As well as visiting a famous museum to look at Rembrandt prints, I caught the first program (of two) the BBC have produced called Looking for Rembrandt. This is one of those productions that make the BBC so good, and the license fee worthwhile. It tells the life of the artist in his own words, with a backdrop of Leiden and Amsterdam, talking to curators, collectors and archivists. Wonderful and moving. I've yet to see the second program but look forward to it.

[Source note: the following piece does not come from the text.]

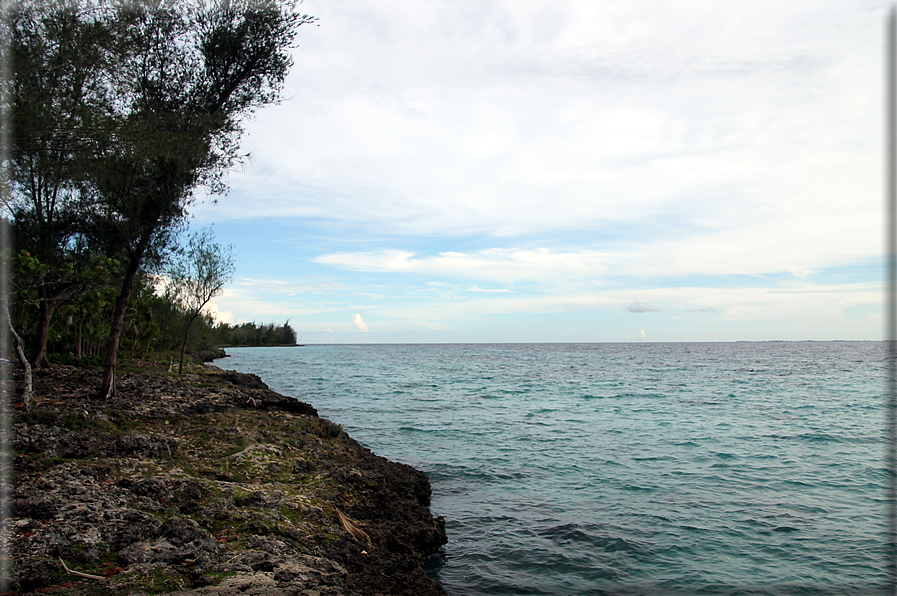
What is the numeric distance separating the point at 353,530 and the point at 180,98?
1627cm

Angst and anxiety really came of age in the Nineteenth Century: the age of Nietzsche, Freud and Marx, as well as nihilism, anarchism and nationalism. A lot of "isms" and various pathologies we still live with today. The Norwegian apostles were Ibsen and Munch, two artists who stripped away a middle-class veneer of respectability and exposed something darker or lonelier underneath.
The British Museum has a very good exploration of the art of Edvard Munch just now, with a large number of his famous and less familiar prints, most from the Munch Museum in Oslo. Striking, spartan and often troubling, they seem to portend the cataclysms building up inside Europe, ready to explode in 1914.

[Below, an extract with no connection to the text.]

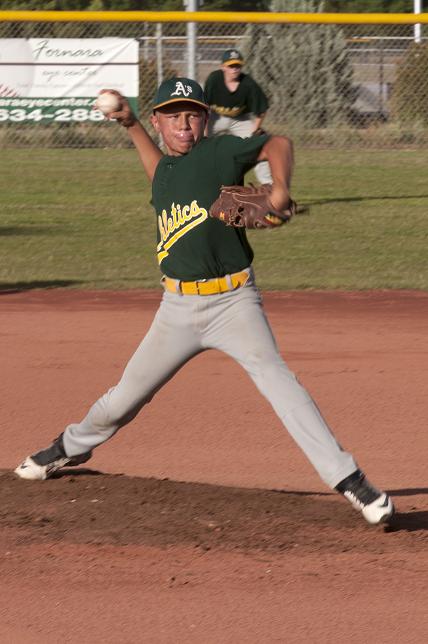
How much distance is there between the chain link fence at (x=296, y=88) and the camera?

In Room 90, the Museum's print and drawing gallery, an exhibition of prints (and a few drawings) from Rembrandt, a master print maker as well. The prints are beautiful, but there is also a story in their creation and the techniques used. Drypoint and etching are two methods, with the print having various stages of production. A technical as well as artistic process, I would like to know more. I think watching the process would help.
Not only Rembrandt: also in Room 90 is a small exhibition of Symbolist prints, some a good complement to the Munch show downstairs.
Room 90 is a gem, slightly hidden away at the top of the rear of the museum. It has had some wonderful displays over the past few years and its slight remoteness means it is a bit quieter and therefore a more pleasant place to be. Crowds are getting larger.